Une dynamique créative plurielle
Première surprise, le lieu historique de la Monarchie française, la Conciergerie constitue un superbe écrin à la vitalité de l’art contemporain Béninois ! Dans ce lieu de pouvoir des rois de France au Moyen-âge qui fût transformé ensuite en prison à la fin du XIVème siècle, une superbe mise en espace valorise une centaine d’œuvres de plus de 40 artistes béninois, à travers de nombreux médium et supports (peinture, sculpture, dessin, photo, vidéo et installation).

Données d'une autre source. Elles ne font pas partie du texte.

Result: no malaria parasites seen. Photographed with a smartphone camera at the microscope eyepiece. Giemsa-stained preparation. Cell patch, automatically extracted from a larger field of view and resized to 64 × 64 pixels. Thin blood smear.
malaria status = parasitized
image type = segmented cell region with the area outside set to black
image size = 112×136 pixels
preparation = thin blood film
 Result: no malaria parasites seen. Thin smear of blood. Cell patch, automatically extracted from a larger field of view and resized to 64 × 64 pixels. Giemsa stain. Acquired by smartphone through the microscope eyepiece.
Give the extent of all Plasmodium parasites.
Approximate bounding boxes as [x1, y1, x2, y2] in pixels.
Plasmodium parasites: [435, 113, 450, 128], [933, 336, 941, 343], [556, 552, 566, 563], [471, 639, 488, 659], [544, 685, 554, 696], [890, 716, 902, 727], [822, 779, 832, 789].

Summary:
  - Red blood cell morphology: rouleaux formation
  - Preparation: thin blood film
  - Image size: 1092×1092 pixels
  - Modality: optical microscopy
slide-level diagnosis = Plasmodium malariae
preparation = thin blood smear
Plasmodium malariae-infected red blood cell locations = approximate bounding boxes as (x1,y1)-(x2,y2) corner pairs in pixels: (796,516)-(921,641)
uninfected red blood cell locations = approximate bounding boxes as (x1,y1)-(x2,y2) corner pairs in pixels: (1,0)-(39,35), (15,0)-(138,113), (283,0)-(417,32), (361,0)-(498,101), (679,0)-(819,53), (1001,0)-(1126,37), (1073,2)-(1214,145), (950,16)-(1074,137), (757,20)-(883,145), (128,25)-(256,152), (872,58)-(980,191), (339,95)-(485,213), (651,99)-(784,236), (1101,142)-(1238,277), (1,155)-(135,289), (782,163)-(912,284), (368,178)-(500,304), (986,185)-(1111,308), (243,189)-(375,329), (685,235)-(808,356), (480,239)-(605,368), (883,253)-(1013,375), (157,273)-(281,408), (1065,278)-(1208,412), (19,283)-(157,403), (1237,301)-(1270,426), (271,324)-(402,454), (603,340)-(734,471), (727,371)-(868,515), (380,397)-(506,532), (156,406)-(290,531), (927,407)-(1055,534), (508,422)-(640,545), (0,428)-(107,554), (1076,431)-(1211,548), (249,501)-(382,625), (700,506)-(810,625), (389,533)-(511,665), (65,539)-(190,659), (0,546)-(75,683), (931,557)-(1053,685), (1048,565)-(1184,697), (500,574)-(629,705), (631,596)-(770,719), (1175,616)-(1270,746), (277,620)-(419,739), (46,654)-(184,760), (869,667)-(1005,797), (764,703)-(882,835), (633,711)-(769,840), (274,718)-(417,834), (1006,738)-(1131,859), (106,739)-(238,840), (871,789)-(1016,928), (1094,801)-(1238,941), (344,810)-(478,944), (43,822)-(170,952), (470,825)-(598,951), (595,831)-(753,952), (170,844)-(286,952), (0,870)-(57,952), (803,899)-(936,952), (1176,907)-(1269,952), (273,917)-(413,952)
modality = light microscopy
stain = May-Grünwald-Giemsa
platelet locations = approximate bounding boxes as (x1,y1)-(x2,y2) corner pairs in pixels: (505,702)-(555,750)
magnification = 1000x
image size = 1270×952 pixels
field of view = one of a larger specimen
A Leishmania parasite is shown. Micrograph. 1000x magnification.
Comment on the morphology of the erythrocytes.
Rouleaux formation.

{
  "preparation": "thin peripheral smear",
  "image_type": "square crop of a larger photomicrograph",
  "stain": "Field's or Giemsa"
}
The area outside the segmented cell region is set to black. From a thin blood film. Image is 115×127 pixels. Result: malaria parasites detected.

Ancrée dans ses traditions
« Il s’agit avant tout d’évoquer un Bénin universel, dans l’acception d’ ‘universel latéral’ qui met les cultures côte à côte et non pas en surplomb dont parle le philosophe sénégalais Souleymane Bachir Diagne : l’art prend certes sa source dans l’histoire, la culture et la religion des différents royaumes qui ont régné sur son territoire, mais pour mieux s’adresser à l’humanité toute entière.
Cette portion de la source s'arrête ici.